Al McCoy has spent the pandemic calling games not in person but while sitting in a room, watching the action on a big monitor.

Anyone who has called a game like that will tell you it’s not ideal, and McCoy, 88, is no different. But he is better prepared than most. McCoy has called Phoenix Suns games since 1972.

“When this started … I said, well maybe because in my early years I recreated baseball games, which I did, maybe this will give me an edge while doing these basketball games,” McCoy said.

That’s right. McCoy used to do play-by-play for baseball games he didn’t attend. He was calling games for the old Phoenix Giants. It was fairly common practice; even former President Ronald Reagan called games that way.

“We didn’t travel all the time with the baseball team, in those AAA days," McCoy said, in the mellifluous tones Suns fans are so used to. “And so we recreated the games.”

In the present, however, McCoy is calling Suns games during their playoff run. Over the years, he’s been part of the TV broadcast, and now he calls games on Arizona Sports 98.7 FM, with longtime analyst Tim Kempton.

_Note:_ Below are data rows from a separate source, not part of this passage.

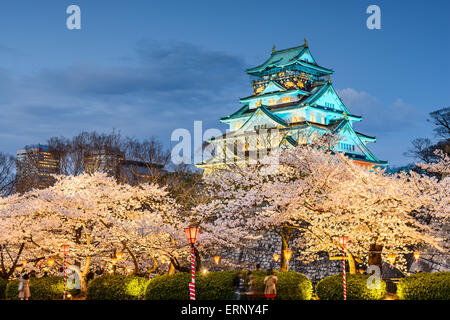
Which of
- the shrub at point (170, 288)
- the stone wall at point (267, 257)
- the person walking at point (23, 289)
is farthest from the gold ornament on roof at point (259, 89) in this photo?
the person walking at point (23, 289)

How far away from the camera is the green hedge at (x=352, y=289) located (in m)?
23.5

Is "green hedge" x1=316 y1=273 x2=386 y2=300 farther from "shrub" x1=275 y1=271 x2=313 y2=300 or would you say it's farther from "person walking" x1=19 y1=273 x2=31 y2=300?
"person walking" x1=19 y1=273 x2=31 y2=300

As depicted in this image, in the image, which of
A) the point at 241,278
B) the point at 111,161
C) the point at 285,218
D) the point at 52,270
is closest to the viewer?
the point at 241,278

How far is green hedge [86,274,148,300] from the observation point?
25859mm

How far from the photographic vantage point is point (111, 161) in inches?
1941

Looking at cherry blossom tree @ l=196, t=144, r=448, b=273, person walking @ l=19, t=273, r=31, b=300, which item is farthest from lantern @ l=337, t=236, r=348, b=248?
person walking @ l=19, t=273, r=31, b=300

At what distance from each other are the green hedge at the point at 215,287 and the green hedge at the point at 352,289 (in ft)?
2.66

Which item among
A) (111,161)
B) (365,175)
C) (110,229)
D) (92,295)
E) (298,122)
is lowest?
(92,295)

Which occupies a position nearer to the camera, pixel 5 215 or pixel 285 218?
pixel 285 218

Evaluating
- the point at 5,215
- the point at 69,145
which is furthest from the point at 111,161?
the point at 5,215

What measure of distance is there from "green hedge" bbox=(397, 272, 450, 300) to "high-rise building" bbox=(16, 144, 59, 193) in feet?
105
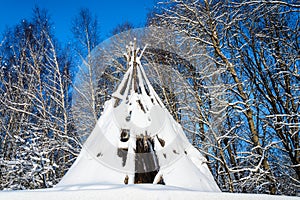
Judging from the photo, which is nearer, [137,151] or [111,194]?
[111,194]

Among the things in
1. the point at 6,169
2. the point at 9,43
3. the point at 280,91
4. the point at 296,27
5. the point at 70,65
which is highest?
the point at 9,43

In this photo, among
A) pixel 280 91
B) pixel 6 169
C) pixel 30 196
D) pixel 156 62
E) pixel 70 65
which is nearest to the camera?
pixel 30 196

How McCoy honed his skills as a sports broadcaster

McCoy, who is both a member of the Suns Ring of Honor and the Naismith Memorial Basketball Hall of Fame, has been a constant for the team and in the lives of its fans — if you’ve listened to a game for more than five minutes and Devin Booker hits a three-pointer, you know what’s coming next: “Shazam!”

As it should be.

If you’ve listened to broadcasts in other cities, you’ve likely heard announcers prattle on like they were suited up and ready to play. One of the refreshing things about McCoy is that he’s not a homer. This comes from nearly a half-century of experience and seeing just about everything there is to see on a basketball court. It’s been an evolution.

“If we went back to those early years, I was probably more outspoken and more upbeat, cheering for the Suns,” McCoy said.

“But very early in my career, I think I realized that being a ‘homer’ really isn’t something that is going to be a plus for the broadcast, and really is something people don’t want to hear.”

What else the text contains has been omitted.